The old definition of heresy—a thought-crime that consisted of believing something contrary to the dogma of the Church—was still used by the Spanish Inquisition. Thus, for example, a man named Luis de León was accused of heresy for teaching that the original Hebrew text of the Old Testament was more authoritative than the Latin translation used by the Church. But even more damning was the fact that he was distantly descended from a family of New Christians through his great-grandmother. De León was arrested along with another scholar named Garjal, also descended from a converso family of Jewish origin, which prompted the inquisitor to observe that both “must be intent on obscuring our Catholic faith and returning to their own law.”
Indeed, the single greatest innovation of the Spanish Inquisition was to turn heresy from a thought-crime into a blood-crime, and the inquisitorial records now included detailed genealogical data that were used to measure the quantum of Jewish blood in the veins of a New Christian. The slightest trace was sufficient to bring a man or woman to the attention of the Inquisition, to raise the presumption of guilt as a crypto-Jew, and to send the victim to the stake.53
Not every converso in Spain fell victim to the Inquisition. Some of the newest of the New Christians of Jewish origin enjoyed the same upward mobility that an earlier generation of converted Jews had achieved. Thus, for example, three royal secretaries in service to the Catholic Monarchs were conversos, and so was one of the chaplains to Queen Isabella. Among the wealthy families who financed the voyages of Columbus were conversos whose religion may have changed but whose role in Spanish commerce did not.* Even the uncle of Tomás de Torquemada—Juan de Torquemada, a prince of the Church who wore the red miter of a cardinal—was reported to carry Jewish blood, although the grand inquisitor himself was held to suffer no such taint.

> **PROBLEM A**
Tally the lines of the listing that contain the string "smartphone", and give only the number.
The passage on the Spanish Inquisition has no connection to the listing that comes after it.

> **RECORDS FOR THE TASK**
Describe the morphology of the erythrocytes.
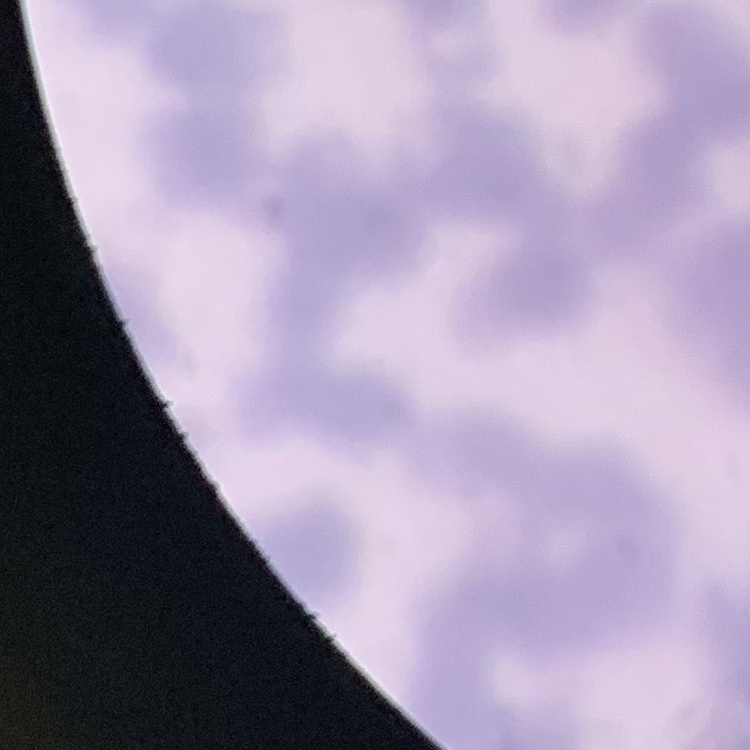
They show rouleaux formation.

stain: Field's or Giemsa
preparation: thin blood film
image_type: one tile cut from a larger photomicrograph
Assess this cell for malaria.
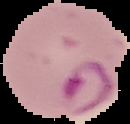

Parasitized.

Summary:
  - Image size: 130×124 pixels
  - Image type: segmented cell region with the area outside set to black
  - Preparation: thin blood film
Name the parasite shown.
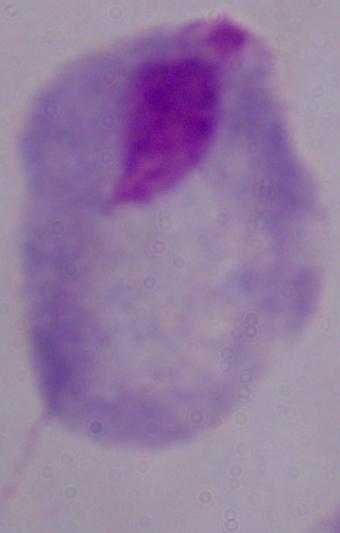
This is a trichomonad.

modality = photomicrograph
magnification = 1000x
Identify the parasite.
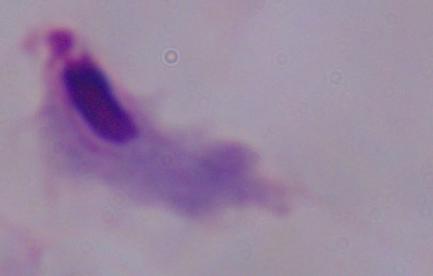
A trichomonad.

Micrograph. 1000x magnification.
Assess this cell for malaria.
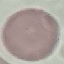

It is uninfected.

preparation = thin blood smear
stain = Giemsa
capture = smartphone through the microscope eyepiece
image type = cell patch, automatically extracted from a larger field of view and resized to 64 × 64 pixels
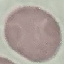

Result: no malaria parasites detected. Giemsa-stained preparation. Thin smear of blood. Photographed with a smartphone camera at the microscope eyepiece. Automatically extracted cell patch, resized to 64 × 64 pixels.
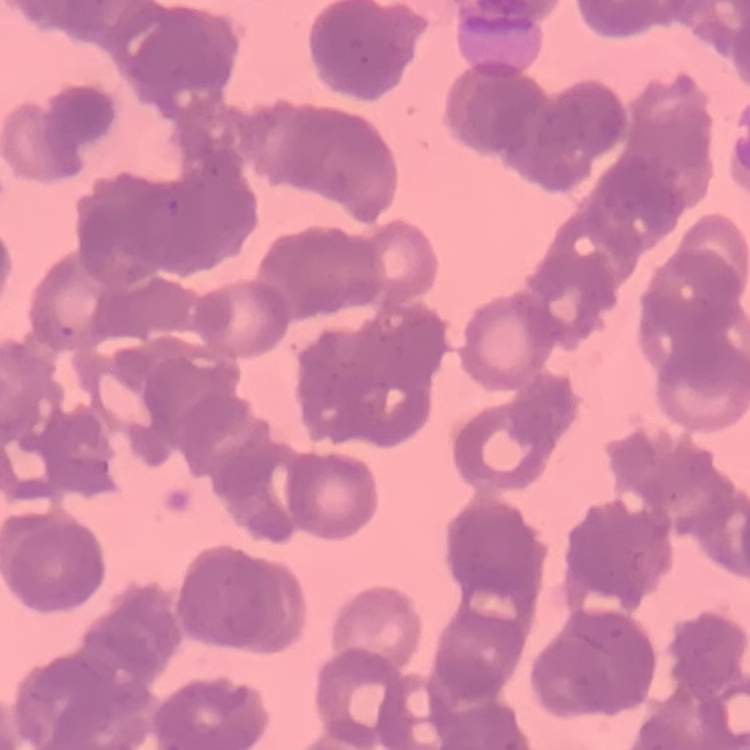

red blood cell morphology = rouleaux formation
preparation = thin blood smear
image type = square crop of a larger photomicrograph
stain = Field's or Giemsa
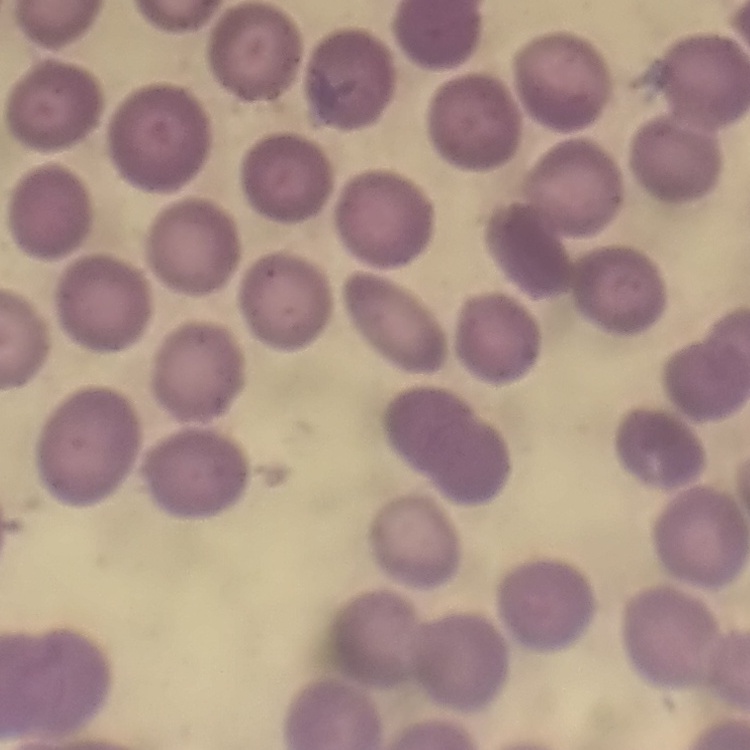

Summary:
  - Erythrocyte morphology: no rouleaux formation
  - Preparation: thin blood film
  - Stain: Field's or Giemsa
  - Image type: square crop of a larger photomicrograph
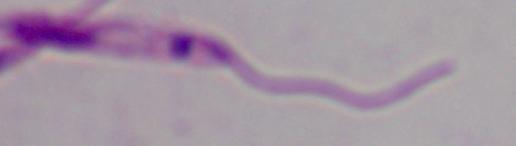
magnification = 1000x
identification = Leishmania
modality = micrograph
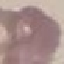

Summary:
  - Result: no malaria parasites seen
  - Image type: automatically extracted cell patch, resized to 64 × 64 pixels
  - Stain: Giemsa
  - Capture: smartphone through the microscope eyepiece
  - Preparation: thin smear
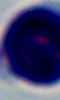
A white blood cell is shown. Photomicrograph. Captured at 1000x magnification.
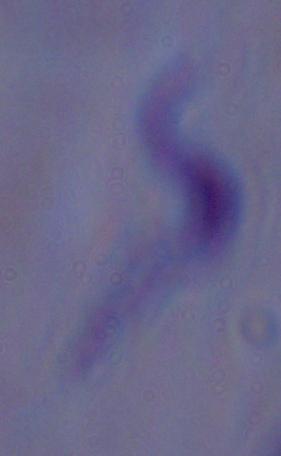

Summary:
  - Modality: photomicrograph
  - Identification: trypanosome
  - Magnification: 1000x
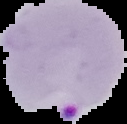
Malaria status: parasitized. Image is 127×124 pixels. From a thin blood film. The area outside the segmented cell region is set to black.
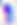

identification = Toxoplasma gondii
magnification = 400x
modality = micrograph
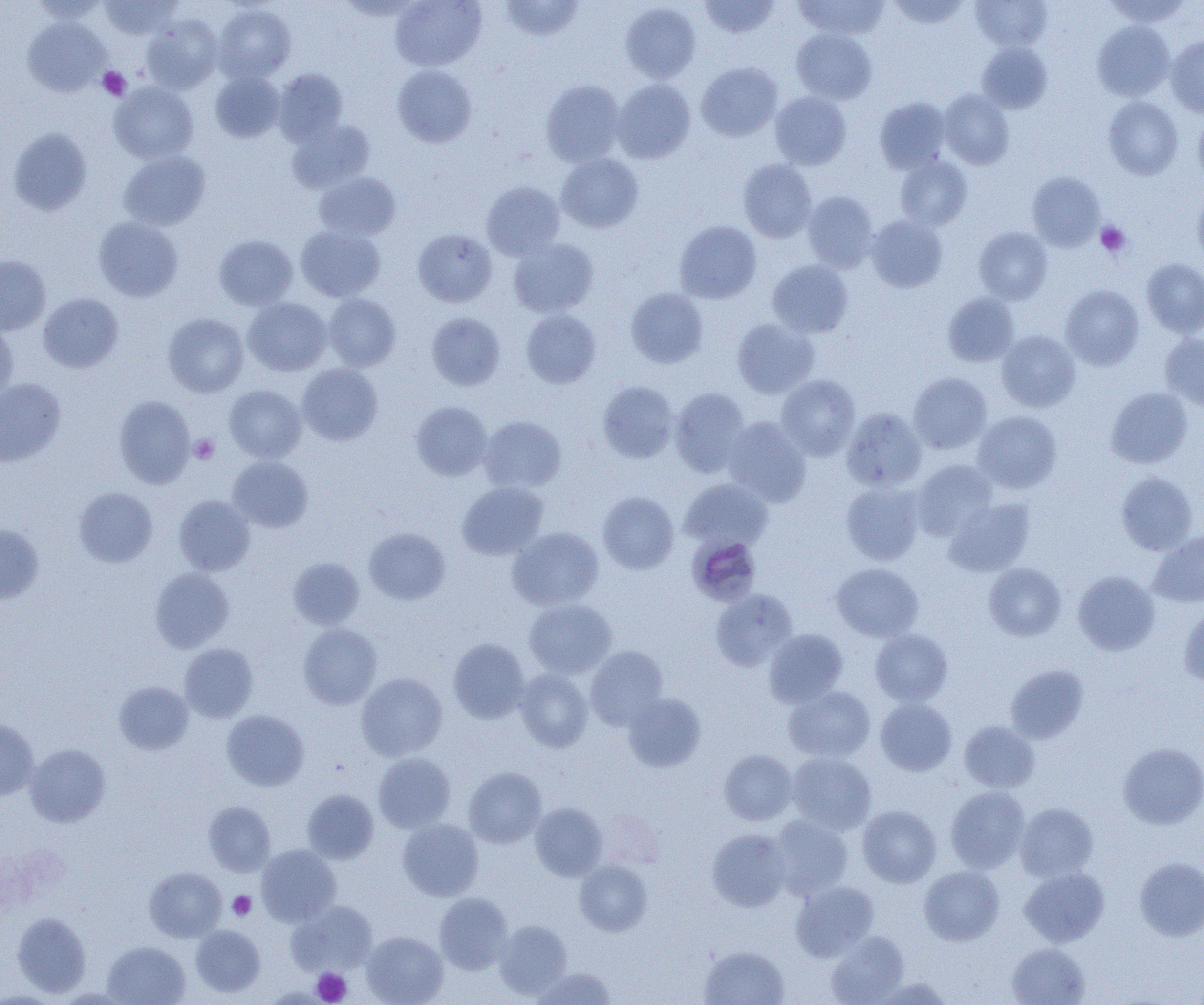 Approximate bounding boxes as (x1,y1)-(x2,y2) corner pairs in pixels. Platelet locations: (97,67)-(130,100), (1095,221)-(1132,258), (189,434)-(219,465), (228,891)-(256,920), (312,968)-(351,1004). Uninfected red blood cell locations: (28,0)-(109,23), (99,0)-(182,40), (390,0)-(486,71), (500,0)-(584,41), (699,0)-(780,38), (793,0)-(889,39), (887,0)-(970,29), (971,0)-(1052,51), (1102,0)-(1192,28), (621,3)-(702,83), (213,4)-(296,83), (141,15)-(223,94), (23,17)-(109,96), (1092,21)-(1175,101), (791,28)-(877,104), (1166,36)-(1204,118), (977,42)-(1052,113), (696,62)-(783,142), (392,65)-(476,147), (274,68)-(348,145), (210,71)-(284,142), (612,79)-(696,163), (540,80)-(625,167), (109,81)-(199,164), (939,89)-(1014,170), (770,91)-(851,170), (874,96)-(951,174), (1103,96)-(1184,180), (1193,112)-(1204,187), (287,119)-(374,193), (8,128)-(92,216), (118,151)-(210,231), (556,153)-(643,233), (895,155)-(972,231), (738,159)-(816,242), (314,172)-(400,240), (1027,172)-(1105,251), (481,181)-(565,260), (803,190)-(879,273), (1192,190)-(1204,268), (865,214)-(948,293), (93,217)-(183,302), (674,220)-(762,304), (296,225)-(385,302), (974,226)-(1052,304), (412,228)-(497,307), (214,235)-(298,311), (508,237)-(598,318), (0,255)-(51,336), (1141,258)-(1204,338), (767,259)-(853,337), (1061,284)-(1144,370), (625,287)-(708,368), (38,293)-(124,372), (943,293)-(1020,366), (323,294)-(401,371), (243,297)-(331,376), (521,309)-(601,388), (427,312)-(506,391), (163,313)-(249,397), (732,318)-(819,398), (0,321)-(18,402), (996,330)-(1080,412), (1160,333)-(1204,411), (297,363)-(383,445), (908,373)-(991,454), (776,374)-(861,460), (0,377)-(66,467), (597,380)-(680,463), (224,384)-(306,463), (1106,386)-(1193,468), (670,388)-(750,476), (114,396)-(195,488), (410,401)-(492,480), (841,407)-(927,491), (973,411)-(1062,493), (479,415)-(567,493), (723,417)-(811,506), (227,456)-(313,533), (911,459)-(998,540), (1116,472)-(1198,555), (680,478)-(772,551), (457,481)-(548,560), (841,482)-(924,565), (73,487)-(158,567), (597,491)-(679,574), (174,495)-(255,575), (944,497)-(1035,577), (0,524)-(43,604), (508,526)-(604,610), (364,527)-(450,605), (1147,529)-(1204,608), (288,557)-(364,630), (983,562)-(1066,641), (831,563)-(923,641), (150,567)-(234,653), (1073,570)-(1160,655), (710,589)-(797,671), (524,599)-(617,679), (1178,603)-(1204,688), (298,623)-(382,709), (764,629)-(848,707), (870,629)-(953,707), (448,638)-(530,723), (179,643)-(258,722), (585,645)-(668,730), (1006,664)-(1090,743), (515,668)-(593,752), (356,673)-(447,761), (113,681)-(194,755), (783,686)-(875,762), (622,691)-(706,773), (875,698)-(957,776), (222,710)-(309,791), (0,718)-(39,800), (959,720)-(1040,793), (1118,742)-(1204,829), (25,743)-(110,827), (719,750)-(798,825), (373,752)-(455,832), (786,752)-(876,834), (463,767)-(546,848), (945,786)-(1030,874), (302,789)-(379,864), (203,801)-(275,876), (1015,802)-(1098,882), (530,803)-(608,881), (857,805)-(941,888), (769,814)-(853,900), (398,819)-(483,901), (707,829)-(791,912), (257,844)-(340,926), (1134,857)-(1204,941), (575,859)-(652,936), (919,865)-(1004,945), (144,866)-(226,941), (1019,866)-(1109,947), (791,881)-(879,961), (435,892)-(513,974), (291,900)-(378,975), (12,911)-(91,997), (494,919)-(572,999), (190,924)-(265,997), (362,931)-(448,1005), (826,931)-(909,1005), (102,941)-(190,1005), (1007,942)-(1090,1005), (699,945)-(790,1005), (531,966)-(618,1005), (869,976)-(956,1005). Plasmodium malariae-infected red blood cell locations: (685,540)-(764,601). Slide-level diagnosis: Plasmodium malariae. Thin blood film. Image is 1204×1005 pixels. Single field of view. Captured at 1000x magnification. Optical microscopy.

> **PROBLEM B**
Summarize the passage on the Spanish Inquisition in two sentences.

> **COMPLETE OUTPUT A**
3

> **COMPLETE OUTPUT B**
The Spanish Inquisition still charged people with heresy for beliefs contrary to Church dogma, as with Luis de León, but its greatest innovation was turning heresy into a blood-crime by using genealogical records to measure Jewish blood in New Christians. Not every converso fell victim, however: some served as royal secretaries or as a chaplain to Queen Isabella, some helped finance the voyages of Columbus, and even Cardinal Juan de Torquemada was reported to carry Jewish blood.